Lodewijk andré de la porte l at odewijk.nl
Thu Apr 17 22:53:09 EDT 2014


2014-04-18 1:15 GMT+02:00 Arne Renkema-Padmos <renkema.padmos at gmail.com>:

> Also, who is going to spend 3x the processing time just because their SSL
> library might be borked? Where do you stop? Three different SSL libraries,
> three different compression libraries, three different operating systems,
> three different processors, etcetera.
>

Me! And this might indeed be a good validation tactic for other softwares
too. CPU's are not feasible, who watches the watchmen? Same goes for
hydra-softwares.


> However, it might be nice to keep the idea in mind when designing new
> protocols: How can we support redundancy through multiple outputs, and how
> do you deal with upgrades and evolution of the protocol. Additionally, it
> might be applicable when verifying existing implementations.
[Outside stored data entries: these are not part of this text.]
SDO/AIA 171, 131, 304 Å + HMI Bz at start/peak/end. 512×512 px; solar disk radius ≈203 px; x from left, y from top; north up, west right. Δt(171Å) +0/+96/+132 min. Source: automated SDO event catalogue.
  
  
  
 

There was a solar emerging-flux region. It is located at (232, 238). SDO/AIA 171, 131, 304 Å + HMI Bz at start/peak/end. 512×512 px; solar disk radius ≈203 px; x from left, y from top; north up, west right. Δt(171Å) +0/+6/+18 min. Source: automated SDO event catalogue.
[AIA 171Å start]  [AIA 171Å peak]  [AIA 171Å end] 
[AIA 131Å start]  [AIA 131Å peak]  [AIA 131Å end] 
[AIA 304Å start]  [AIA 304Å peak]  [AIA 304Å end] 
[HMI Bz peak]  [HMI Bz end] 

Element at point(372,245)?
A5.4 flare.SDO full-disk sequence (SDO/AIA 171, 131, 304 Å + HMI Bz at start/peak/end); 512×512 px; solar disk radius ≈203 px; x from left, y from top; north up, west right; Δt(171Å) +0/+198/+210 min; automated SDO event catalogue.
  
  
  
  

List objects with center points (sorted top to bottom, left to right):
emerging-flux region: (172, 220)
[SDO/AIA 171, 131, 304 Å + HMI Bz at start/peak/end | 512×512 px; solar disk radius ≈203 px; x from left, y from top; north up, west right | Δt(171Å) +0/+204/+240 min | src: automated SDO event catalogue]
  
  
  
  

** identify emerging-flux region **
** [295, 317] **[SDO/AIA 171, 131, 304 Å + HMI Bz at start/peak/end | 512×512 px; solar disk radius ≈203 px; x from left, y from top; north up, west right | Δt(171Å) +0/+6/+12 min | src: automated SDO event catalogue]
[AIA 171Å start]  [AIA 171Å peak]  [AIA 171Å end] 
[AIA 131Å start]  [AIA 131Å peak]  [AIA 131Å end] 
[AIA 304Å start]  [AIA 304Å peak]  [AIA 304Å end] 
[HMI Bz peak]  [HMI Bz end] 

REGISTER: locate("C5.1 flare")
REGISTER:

Also, in some
> scenarios the investment of redundancy could be actually worth it. This is
> also related to the idea of defence in depth. Ideally you wouldn't want to
> just run 3 different SSL libraries, but also do something like e.g. layer
> an SSL VPN on top of IPSec.
>

Yeah, I really don't want a double excessively complicated stack. I just
want the mathematics that I trust, as purely as they can be, as robustly
and simply as they can be. For me, running the same equation using two
different approaches is a decent way to verify results, same goes for this.

I think SSL is too complicated though. Performance seems to be the mayor
factor, and I don't think that's sane.